The staffing challenge predates COVID, and some argue that the shortage of nursing home staff could have been mitigated, if not altogether avoided if the state invested more in public health and in its nursing schools.
This much is clear: The pandemic has underscored the need for long-term and deeply systemic solutions, such as better pay for certified nursing assistants, improved nurse training and more robust recruitment efforts to create a pipeline for the future.
More immediately, in Grand Rapids, the nonprofit United Methodist Retirement Communities & Porter Hills will distribute $5.2 million in commitment bonuses that range from $400 to $14,000, according to the industry news site, McKnight’s Long-Term Care News.
And in addition to pay raises and attendance incentives — some facilities have offered facility-based training for unskilled and new workers to create paths to better pay and benefits, administrators and advocates told Bridge.
The Spectrum hospital system helped pick up some of the costs for nursing homes on the west side of the state, according to Tuttle, the senior vice president.
Meanwhile, the Health Care Association of Michigan, an industry group that also represents Michigan’s for-profit side of long-term care, joined the Michigan hospital association in November to request $650 million in state money that would, in part, help recruit and train new staff.
An HCAM member survey found similar data to the Labor of Bureau Statistics, Melissa Samuel, HCAM’s executive director told Bridge Michigan at the time. She also confirmed that some Michigan facilities — facing staffing shortages — have consolidated remaining staff and residents in limited sections of nursing homes, shutting down other areas of their buildings.

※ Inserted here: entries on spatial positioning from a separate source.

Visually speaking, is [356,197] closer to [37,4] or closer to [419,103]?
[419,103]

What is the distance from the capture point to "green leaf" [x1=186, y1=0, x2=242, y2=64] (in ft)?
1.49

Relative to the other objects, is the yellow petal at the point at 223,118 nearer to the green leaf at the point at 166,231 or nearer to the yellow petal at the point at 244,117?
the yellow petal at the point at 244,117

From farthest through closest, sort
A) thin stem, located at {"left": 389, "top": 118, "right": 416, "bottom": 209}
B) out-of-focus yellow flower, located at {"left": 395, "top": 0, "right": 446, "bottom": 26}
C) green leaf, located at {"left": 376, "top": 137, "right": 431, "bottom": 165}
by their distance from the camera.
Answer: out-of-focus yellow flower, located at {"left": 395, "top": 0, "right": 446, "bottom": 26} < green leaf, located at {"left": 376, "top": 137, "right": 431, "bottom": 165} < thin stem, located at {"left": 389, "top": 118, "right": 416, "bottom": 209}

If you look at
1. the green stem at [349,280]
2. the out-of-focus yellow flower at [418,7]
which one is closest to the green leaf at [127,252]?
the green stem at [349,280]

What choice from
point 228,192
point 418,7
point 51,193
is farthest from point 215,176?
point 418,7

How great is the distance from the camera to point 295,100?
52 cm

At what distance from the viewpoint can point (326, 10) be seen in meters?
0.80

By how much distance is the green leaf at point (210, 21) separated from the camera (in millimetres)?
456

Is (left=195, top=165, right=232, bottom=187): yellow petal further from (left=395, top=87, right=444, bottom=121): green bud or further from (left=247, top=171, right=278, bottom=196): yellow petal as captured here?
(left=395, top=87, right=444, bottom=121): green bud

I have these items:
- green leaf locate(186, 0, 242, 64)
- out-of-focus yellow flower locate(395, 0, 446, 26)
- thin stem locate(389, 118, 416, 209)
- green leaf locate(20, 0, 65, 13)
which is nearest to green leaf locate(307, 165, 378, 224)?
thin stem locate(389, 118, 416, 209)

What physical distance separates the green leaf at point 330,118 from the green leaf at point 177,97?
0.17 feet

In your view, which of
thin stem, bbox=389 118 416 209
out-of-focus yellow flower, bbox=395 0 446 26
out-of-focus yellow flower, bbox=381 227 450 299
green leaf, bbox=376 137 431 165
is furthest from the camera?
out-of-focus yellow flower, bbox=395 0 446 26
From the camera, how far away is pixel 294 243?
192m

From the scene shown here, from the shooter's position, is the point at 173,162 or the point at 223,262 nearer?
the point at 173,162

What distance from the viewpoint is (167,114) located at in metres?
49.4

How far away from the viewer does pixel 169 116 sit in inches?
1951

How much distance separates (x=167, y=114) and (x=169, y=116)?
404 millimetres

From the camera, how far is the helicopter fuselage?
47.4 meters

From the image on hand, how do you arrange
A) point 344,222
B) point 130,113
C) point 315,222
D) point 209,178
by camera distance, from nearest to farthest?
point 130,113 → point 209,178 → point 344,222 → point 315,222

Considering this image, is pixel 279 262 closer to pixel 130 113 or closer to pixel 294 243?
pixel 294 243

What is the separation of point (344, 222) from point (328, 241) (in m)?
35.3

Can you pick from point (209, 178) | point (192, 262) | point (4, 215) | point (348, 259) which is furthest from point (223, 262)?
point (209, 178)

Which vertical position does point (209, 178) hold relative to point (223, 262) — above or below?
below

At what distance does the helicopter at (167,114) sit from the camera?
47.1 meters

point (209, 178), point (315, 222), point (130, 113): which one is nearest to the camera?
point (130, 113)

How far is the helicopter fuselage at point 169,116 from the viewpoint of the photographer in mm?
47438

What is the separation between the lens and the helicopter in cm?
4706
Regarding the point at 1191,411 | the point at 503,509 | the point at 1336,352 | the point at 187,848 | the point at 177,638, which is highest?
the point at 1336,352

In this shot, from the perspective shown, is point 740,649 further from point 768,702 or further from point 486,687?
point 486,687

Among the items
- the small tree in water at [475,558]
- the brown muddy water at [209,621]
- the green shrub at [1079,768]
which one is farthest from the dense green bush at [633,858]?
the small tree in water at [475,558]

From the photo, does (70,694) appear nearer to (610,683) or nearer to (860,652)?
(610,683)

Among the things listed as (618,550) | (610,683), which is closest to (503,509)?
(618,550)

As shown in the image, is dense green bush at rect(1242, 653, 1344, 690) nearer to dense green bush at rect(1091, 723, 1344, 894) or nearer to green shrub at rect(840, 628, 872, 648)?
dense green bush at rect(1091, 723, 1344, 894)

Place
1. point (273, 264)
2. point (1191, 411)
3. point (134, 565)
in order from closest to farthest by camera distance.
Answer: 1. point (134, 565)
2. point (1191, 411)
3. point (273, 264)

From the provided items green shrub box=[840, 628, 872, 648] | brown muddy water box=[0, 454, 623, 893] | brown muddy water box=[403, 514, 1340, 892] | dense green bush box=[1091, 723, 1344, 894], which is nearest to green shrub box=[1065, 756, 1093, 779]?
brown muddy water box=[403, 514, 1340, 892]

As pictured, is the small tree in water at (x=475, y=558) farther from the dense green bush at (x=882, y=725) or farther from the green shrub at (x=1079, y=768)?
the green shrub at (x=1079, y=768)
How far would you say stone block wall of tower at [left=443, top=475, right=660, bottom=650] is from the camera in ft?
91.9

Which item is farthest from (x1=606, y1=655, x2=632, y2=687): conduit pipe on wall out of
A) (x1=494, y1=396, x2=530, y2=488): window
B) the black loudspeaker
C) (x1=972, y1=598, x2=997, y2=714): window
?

In the Upper Peninsula, the UP Health System and other hospitals had difficulty placing patients in long-term care this fall, said Gary Gustafson, who helps coordinate health care efforts at the District 1 Regional Medical Response Coalition.
Among the “pretty impressive” efforts to retain current staff and find new workers, too, are changing policies to allow more leeway for holidays and weekends off, as well as transportation and daycare assistance for workers, said Dr. Don Edwards, medical director at the coalition.
He said the strategy appears to be working.
Late last week, Edwards said, long-term-care leaders told the U.P. coalition that the critical staff shortage has begun to ease, if just slightly.
“That's the first time I've heard in a long time that, you know, we're starting to see more interest in coming back. So maybe that is a precursor” to a more permanent solution, he said.
Still, the industry’s long-term staffing challenges remain, raising concerns about the quality of care for tens of thousands of residents as they age. Michigan, as it happens, is “graying” at a greater clip than most states. More than 7 percent of Michigan residents are 70 and older, while the state's median age — 39.8 years old — is 14th highest in the nation. The national median age is 38.5 years.
“We knew we’d have a shortage in workers,” said Brian Pangle, president and CEO of Grand Rapids-based Clark Retirement Community. “COVID has only accelerated and increased that.”